Source document -
====================

Hoyte Van Hoytema Poster


Jump to: Overview (1)  | Mini Bio (1)  | Trivia (3)  | Personal Quotes (4)

Overview (1)

Born in Switzerland

Mini Bio (1)

Hoyte Van Hoytema was born in Horgen, Switzerland. Van Hoytema is a Dutch-Swedish director of photography known for his work on The Fighter (2010), Her (2013), Interstellar (2014), and Dunkirk (2017). Van Hoytema always wanted to be a filmmaker, therefore he wished to attend a film school in The Netherlands, but was rejected twice. After the rejection, Van Hoytema worked in a soap factory, carpentry factory and even played in a band. Hoyte and his brother decided to go to Poland to visit their roots, considering their grandpa was Polish. He eventually went on to attend the Polish film school in Lodz, which has been attended by other notable film makers, with the most notable being Andrzej Wajda, Roman Polanski, and Krzysztof Kieslowski. At the later stages of Hoyte's education at the Lodz film school, Kieslowski was a professor there, who even supervised one of Hoyte's last projects. Hoyte left the Lodz film school early without having received a degree, but with many credentials. He started out with making documentaries. He later met someone who asked him to shoot a very low-budget film in Norway, which he accepted to do. This let Hoyte to film another film in Norway which was led by a a producer who was very active in Sweden. The producer offered Hoyte to work on a television show and another feature film. This started of Hoyte's career. He started to become a notable film maker in Sweden. His film 'Let the right one in' made him more known internationally.

- IMDb Mini Biography By: Roos Smit

Trivia (3)

Member of the Netherlands Society of Cinematographers (NSC) and the Swedish Society of Cinematographers (Föreningen Sveriges Filmfotografer - FSF).
As of 2018, he has contributed with the cinematography of three films that were nominated for the Best Picture Oscar: The Fighter (2010), Her (2013) and Dunkirk (2017).
Speaks Dutch, Swedish, Polish, and English.

Personal Quotes (4)

[on Dunkirk (2017)] We played around with the IMAX cameras a lot with Interstellar (2014) as well, and it's undeniably the best and most visceral format. It's the biggest negative, so it will harvest light and spread it out over the biggest amount of celluloid, which ultimately gives it the highest resolution - but also, with the experience of depth and color rendition, there's nothing like it right now.

====================

Recorded information -

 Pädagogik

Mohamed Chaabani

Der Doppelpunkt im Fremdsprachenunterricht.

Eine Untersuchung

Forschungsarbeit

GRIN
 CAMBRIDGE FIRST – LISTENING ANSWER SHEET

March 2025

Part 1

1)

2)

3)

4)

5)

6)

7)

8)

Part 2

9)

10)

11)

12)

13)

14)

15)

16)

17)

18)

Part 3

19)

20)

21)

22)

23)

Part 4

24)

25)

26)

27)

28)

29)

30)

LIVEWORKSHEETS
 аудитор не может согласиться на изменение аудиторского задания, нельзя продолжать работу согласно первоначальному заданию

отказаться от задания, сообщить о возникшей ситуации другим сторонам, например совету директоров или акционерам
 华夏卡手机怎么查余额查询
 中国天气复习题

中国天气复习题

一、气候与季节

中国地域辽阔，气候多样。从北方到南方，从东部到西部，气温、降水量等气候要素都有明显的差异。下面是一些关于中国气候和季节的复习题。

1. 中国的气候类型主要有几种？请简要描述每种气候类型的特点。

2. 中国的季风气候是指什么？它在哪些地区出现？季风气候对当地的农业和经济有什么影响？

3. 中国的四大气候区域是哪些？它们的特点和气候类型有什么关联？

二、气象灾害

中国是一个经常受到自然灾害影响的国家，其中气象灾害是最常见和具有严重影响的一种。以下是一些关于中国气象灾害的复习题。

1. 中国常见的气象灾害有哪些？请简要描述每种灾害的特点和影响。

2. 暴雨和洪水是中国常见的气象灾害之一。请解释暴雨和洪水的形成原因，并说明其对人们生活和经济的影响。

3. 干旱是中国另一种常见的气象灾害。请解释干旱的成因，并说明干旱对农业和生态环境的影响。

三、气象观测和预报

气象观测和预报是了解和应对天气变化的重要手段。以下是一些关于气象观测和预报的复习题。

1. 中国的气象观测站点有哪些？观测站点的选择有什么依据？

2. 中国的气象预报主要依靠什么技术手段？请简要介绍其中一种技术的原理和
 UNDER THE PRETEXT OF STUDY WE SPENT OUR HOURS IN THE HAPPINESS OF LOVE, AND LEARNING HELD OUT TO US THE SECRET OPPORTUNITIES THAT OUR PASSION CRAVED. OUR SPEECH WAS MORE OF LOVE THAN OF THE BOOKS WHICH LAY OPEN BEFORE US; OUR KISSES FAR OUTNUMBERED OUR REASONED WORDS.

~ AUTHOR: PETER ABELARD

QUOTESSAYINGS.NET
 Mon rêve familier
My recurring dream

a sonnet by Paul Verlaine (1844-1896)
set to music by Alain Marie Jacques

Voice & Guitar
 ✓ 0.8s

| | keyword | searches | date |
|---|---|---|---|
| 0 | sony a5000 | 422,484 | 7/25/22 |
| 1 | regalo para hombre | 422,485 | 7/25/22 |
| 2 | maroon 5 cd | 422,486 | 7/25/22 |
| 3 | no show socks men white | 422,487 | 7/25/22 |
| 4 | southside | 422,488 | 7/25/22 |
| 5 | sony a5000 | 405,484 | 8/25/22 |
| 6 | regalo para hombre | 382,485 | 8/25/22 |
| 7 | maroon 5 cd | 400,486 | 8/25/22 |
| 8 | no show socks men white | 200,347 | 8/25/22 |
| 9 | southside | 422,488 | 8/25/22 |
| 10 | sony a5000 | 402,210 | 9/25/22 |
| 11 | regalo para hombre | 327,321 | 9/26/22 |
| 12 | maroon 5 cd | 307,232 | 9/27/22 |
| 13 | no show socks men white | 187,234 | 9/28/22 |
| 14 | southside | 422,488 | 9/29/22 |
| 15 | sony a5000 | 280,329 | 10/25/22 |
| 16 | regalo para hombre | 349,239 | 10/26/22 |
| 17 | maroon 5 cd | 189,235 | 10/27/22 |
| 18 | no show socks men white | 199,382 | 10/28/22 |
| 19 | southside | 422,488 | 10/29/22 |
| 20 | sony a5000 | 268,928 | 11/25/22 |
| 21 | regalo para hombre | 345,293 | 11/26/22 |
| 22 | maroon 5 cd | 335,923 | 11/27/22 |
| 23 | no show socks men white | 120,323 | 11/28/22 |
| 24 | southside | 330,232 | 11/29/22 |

====================

Work to complete -
A – Using the Hoyte Van Hoytema profile, list every language he is said to speak.
B – Pick up the Hoyte Van Hoytema profile after its last sentence and continue it.

Results -
A – Dutch, Swedish, Polish, English

B –
[on working with Christopher Nolan] Making films with him is real filmmaking to me. It's very hands-on and it's a lot of engineering, always. It's really switching your mind on to a very classic, visceral way of filmmaking. Nobody makes film like him. I think it's healthy for me as a cinematographer to try to sometimes do some different things in between projects, as well, so I don't expect people to be like him. Our relationship is unique, but there's a lot of opportunity, you know?
[on shooting Interstellar (2014) on IMAX] I have to say I love big format. I always loved medium format photography for instance. It's exposing a bigger negative. It's not only that the definition and color rendering is beautiful but also, it creates this very beautiful short depth of field. So it's the most pristine format you can have but at the same time it's so textured because of the way the lens is rendered on a negative that big. So getting the IMAX camera was very nice.
I have to say I love film above all. I have the most affinity with celluloid and I feel most comfortable shooting that. But the whole thing about film versus digital, I mean the biggest mistake with it is that it's always presented as film versus digital. I don't think that one thing rules out the other and I don't think that one thing is better than the other.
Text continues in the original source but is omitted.